EXERCISE —
Go through the listing and copy every line word for word.
## START RECORDS TO USE
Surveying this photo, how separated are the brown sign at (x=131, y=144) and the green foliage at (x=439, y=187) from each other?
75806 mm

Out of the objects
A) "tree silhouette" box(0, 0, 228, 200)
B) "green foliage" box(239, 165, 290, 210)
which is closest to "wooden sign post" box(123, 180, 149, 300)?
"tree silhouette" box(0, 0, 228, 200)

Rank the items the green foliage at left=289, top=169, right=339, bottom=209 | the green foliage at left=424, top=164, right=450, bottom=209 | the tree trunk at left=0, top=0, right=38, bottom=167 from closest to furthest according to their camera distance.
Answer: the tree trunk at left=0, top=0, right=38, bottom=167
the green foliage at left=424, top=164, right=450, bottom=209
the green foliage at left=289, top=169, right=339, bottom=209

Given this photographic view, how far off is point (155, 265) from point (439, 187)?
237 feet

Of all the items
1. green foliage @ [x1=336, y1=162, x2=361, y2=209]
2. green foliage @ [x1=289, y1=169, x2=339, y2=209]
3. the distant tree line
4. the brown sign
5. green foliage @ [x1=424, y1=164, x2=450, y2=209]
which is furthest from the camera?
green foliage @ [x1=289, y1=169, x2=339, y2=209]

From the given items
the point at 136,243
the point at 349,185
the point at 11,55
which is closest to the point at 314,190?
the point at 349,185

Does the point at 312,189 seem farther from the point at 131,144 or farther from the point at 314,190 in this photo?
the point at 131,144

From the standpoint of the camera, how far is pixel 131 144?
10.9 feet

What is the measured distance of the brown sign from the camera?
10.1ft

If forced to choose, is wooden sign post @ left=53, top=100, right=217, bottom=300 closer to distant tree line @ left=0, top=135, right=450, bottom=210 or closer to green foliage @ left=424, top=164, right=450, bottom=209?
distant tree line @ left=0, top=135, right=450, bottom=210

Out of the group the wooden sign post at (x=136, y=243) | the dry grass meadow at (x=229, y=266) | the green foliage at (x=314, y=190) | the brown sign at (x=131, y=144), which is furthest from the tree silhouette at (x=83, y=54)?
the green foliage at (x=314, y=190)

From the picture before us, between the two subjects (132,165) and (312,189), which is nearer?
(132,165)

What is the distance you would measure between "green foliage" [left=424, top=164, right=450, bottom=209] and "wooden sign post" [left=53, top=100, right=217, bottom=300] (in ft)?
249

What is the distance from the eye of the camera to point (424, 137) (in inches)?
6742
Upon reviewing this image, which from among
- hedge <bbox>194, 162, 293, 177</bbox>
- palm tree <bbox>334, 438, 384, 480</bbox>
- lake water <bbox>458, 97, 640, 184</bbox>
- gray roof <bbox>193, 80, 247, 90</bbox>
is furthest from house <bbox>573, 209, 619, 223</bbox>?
## END RECORDS TO USE
CORRECT RESPONSE —
Surveying this photo, how separated are the brown sign at (x=131, y=144) and the green foliage at (x=439, y=187) from each other?
75806 mm

Out of the objects
A) "tree silhouette" box(0, 0, 228, 200)
B) "green foliage" box(239, 165, 290, 210)
which is closest to "wooden sign post" box(123, 180, 149, 300)?
"tree silhouette" box(0, 0, 228, 200)

Rank the items the green foliage at left=289, top=169, right=339, bottom=209 | the green foliage at left=424, top=164, right=450, bottom=209 | the tree trunk at left=0, top=0, right=38, bottom=167 from closest to furthest according to their camera distance.
Answer: the tree trunk at left=0, top=0, right=38, bottom=167
the green foliage at left=424, top=164, right=450, bottom=209
the green foliage at left=289, top=169, right=339, bottom=209

Given this photographic view, how far off is point (155, 265) from point (439, 187)?
237 feet

Of all the items
1. green foliage @ [x1=336, y1=162, x2=361, y2=209]
2. green foliage @ [x1=289, y1=169, x2=339, y2=209]
3. the distant tree line
4. the brown sign
5. green foliage @ [x1=424, y1=164, x2=450, y2=209]
which is furthest from the camera?
green foliage @ [x1=289, y1=169, x2=339, y2=209]

From the given items
the point at 136,243
the point at 349,185
the point at 11,55
which is closest to the point at 314,190?
the point at 349,185

Does the point at 312,189 seem farther from the point at 131,144 or farther from the point at 314,190 in this photo?
the point at 131,144

From the standpoint of the camera, how far is pixel 131 144?
10.9 feet

What is the measured distance of the brown sign from the camera?
10.1ft

If forced to choose, is wooden sign post @ left=53, top=100, right=217, bottom=300 closer to distant tree line @ left=0, top=135, right=450, bottom=210 or closer to green foliage @ left=424, top=164, right=450, bottom=209?
distant tree line @ left=0, top=135, right=450, bottom=210

Out of the group the wooden sign post at (x=136, y=243) | the dry grass meadow at (x=229, y=266) | the green foliage at (x=314, y=190) | the brown sign at (x=131, y=144), which is furthest from the tree silhouette at (x=83, y=54)?
the green foliage at (x=314, y=190)

From the picture before us, between the two subjects (132,165) and (312,189), which is nearer?
(132,165)

What is the distance you would measure between "green foliage" [left=424, top=164, right=450, bottom=209] and "wooden sign post" [left=53, top=100, right=217, bottom=300] (in ft)?
249

What is the distance from the eye of the camera to point (424, 137) (in inches)?
6742
Upon reviewing this image, which from among
- hedge <bbox>194, 162, 293, 177</bbox>
- palm tree <bbox>334, 438, 384, 480</bbox>
- lake water <bbox>458, 97, 640, 184</bbox>
- gray roof <bbox>193, 80, 247, 90</bbox>
is furthest from house <bbox>573, 209, 619, 223</bbox>?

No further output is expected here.